» **TRY IT**
Print the lines below from the line with "Sachin thanks the" to the line with "O Padre José" exactly, keeping both ends, and print no pictures.

» **RAW DATA**
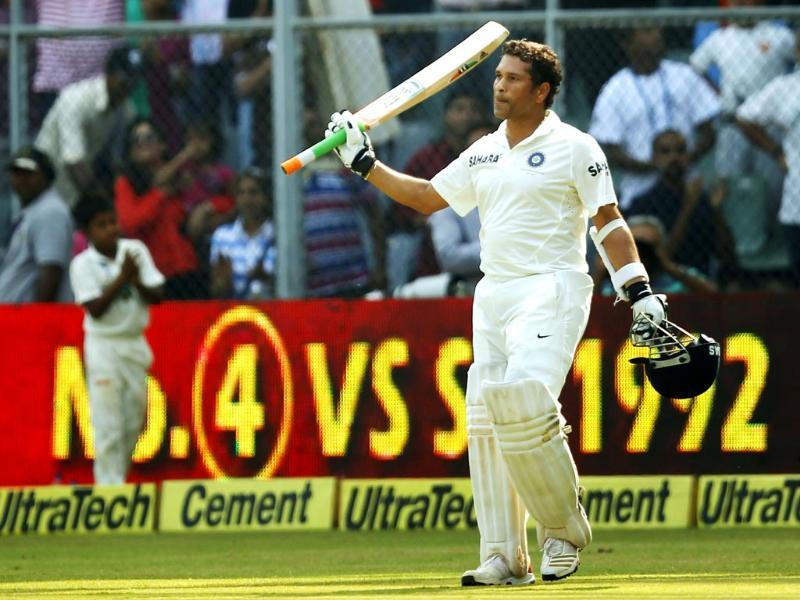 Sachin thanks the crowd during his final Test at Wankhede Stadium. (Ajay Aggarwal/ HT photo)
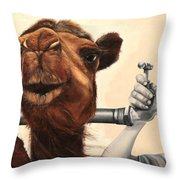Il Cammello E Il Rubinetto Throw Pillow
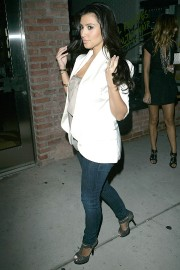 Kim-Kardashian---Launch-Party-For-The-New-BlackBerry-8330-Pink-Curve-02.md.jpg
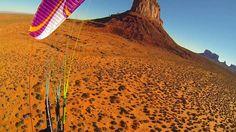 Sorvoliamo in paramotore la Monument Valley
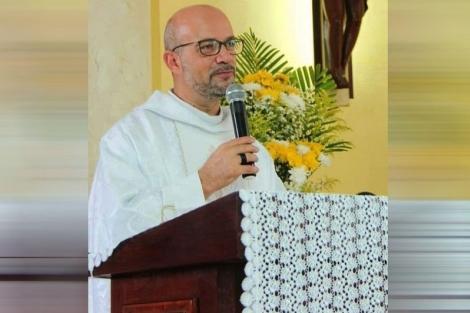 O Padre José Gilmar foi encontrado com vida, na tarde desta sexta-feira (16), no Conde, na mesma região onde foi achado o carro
--
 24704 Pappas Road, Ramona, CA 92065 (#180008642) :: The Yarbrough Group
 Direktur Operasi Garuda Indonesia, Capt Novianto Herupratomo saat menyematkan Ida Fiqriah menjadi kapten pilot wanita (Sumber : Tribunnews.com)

» **EXERCISE RESULT**
 Sachin thanks the crowd during his final Test at Wankhede Stadium. (Ajay Aggarwal/ HT photo)
Il Cammello E Il Rubinetto Throw Pillow
 Kim-Kardashian---Launch-Party-For-The-New-BlackBerry-8330-Pink-Curve-02.md.jpg
 Sorvoliamo in paramotore la Monument Valley
 O Padre José Gilmar foi encontrado com vida, na tarde desta sexta-feira (16), no Conde, na mesma região onde foi achado o carro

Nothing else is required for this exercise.